In summary, the MQ-2 gas sensor is a valuable component for gas detection applications, offering both digital and analog outputs to suit various monitoring needs.
I2C interface 16×2 LCD display module
The I2C interface 16×2 LCD display module is a compact and efficient solution for incorporating visual output into electronics projects. This module integrates a 16×2 character LCD display with an I2C (Inter-Integrated Circuit) interface, simplifying the connection process and reducing the number of required pins. The 16×2 LCD display means it can show up to 32 characters in a 2-line format.
This LCD module is designed for ease of use, making it ideal for hobbyists, students, and professionals alike. Its I2C interface means it communicates using a two-wire serial interface, comprising a clock line (SCL) and a data line (SDA). This simplifies wiring and allows for efficient communication with microcontrollers or other devices.
The output pins of the I2C interface 16×2 LCD display module typically include VCC (power supply), GND (ground), SDA (data line), and SCL (clock line). The VCC and GND pins provide the necessary power for the module, while the SDA and SCL pins handle the serial data and clock signals, respectively.
This LCD module is commonly used in various applications, such as digital devices, IoT projects, and DIY electronics. Its compact size and I2C compatibility make it a convenient choice for projects where space and simplicity are crucial considerations. Overall, the I2C interface 16×2 LCD display module is a versatile display solution that combines functionality and ease of integration.
Circuit Diagram
The circuit diagram of this project is actually quite simple. As depicted in the circuit diagram, the procedure for connecting the module wires is further explained below. You can download this circuit diagram. For that, click on the image below and download it.

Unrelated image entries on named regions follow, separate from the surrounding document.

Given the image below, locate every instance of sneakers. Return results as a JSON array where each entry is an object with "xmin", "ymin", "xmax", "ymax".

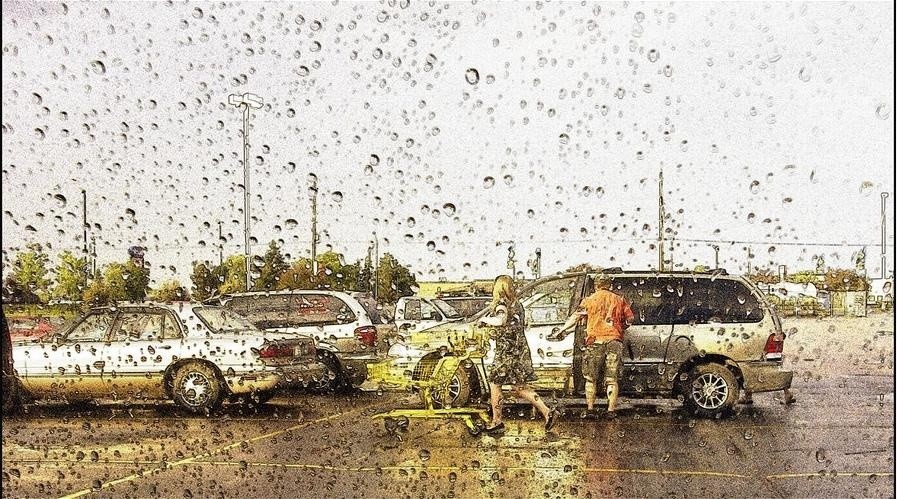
[
  {"xmin": 587, "ymin": 409, "xmax": 598, "ymax": 420},
  {"xmin": 543, "ymin": 409, "xmax": 560, "ymax": 430},
  {"xmin": 486, "ymin": 421, "xmax": 506, "ymax": 434},
  {"xmin": 605, "ymin": 410, "xmax": 618, "ymax": 419}
]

Connecting the MQ-2 Sensor to the Arduino UNO board
The output of the MQ-2 sensor is an analog voltage signal that varies based on the concentration of the detected gas. Only VCC, GND, and A0 of the MQ-02 sensor are connected to the Arduino board.
In this way connect the MQ2 sensor to the Arduino board,
- Connect the VCC (power) pin of the MQ2 sensor to the 5V pin on the Arduino.
- Connect the GND pin of the MQ2 sensor to the GND pin on the Arduino.
- Connect the analog signal (A0 pin) from the MQ2 sensor to an analog pin A0 on the Arduino.
Connecting the I2C interface 16×2 LCD display module to the Arduino UNO board
The output pins of the I2C interface 16×2 LCD display module typically include VCC (power supply), GND (ground), SDA (data line), and SCL (clock line). The VCC and GND pins provide the necessary power for the module, while the SDA and SCL pins handle the serial data and clock signals, respectively.
in this way connect the 1602 LCD Display to the Arduino board,
- Connect the VCC (power) pin of the LCD Display to the 5V pin on the Arduino.
- Connect the GND (power) pin of the LCD Display to the GND pin on the Arduino.
- Connect the SDA pin of the LCD Display to an analog pin A4 on the Arduino.
- Connect the SCA pin of the LCD Display to an analog pin A5 on the Arduino.
Connecting the Active Buzzer to the Arduino UNO board
An active buzzer, operating at 5V, is a commonly used electronic component that produces audible sounds or beeps when an electrical signal is applied. It consists of a piezoelectric element and an internal oscillator circuit. Unlike passive buzzers, active buzzers have an integrated oscillator, allowing them to produce sound without external oscillation.
in this way connect the 5V Active Buzzer to the Arduino board,
- Connect the 5V active buzzer (+) to the digital pin 13 of the Arduino board.
- Connect the 5V active buzzer (-) to the digital GND pin of the Arduino board.
Connecting the two 18650 li ion battery holder to the Arduino UNO board.
- Connect the Red wire (+) of the battery holder to the VCC pin of the Arduino board.
- Connect the Black wire (-) of the battery holder to the GND pin of the Arduino board.
Upload the Arduino Code
Before uploading the code, download the Liquid Crystal i2c Library and add it to the Arduino IDE. The Newping Library should be added to the Library of the Arduino IDE. Otherwise the code cannot be uploaded. Download from below.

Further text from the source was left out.